Viggo Mortensen has practiced incredible discretion when selecting his filmic personages, from “Lord of the Rings”, “History of Violence”, “The Road”, iconic “Eastern Promises”; his characters are strong, strange and silent, marinated in intelligence, often inscrutable, always fascinating.
As “Ben” in “Captain Fantastic” he is at his enigmatic best, the father of six, living off the grid in a forest in the Pacific Northwest; they hunt, forage, study, live and survive solely by their wits, intuitions, and mettle. At the commencing scene, gorgeously filmed, we watch the balletic movements of a deer fleeing imminent danger; Ben’s eldest son “Bo” (sensitive George MacKay) slays and guts the “kill” as a right of passage, he is 18 years old. The children (stunning, insightful performances by each actor) are universally brilliant; proficient in six languages, know the constitution and its amendments; they sing, spout poetry, voraciously devour literature well beyond the norm. The conundrum arises when they must attend a funeral, in the civilized world, where they are ill- equipped to merge with citizens immersed, informed by the technological tools, conveniences, niceties of the twenty-first century.
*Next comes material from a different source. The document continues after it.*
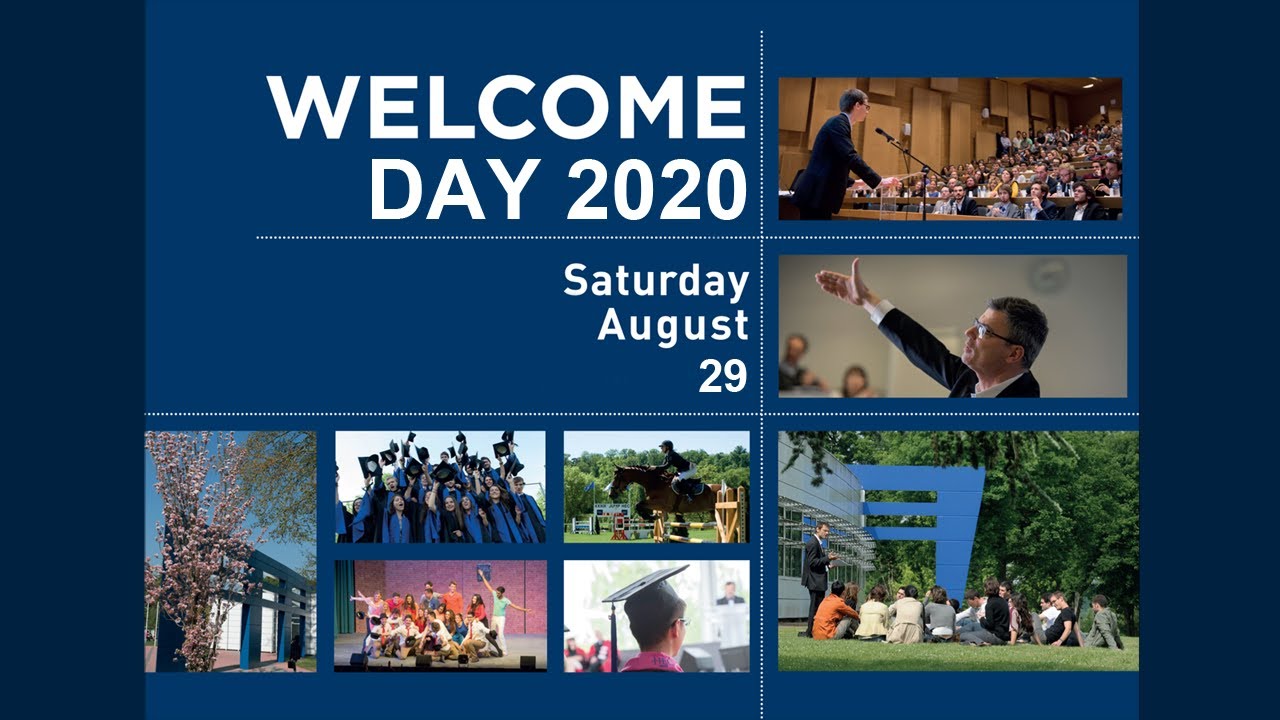 WELCOME DAY 2020

Saturday August 29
Without filters, lacking boundaries, tactless, they are anomalies, unfit, unprepared to accept, and unaccepted by their mundane, average relatives.Frank Langella is marvelously efficacious as a wealthy grandfather willing to raise the unrefined brood, aiding their adaptation, initiation into a world where individuals must understand and respect others, without judgment or guile.
Writer/director Matt Ross took to the extreme Henry David Thoreau’s philosophy of “living deep and sucking all the marrow out of life”; but showers inimitable wisdom, also quoting Thoreau, knowing, “the price of anything is the amount of life you exchange for it.” There are lessons for all in “Captain Fantastic”.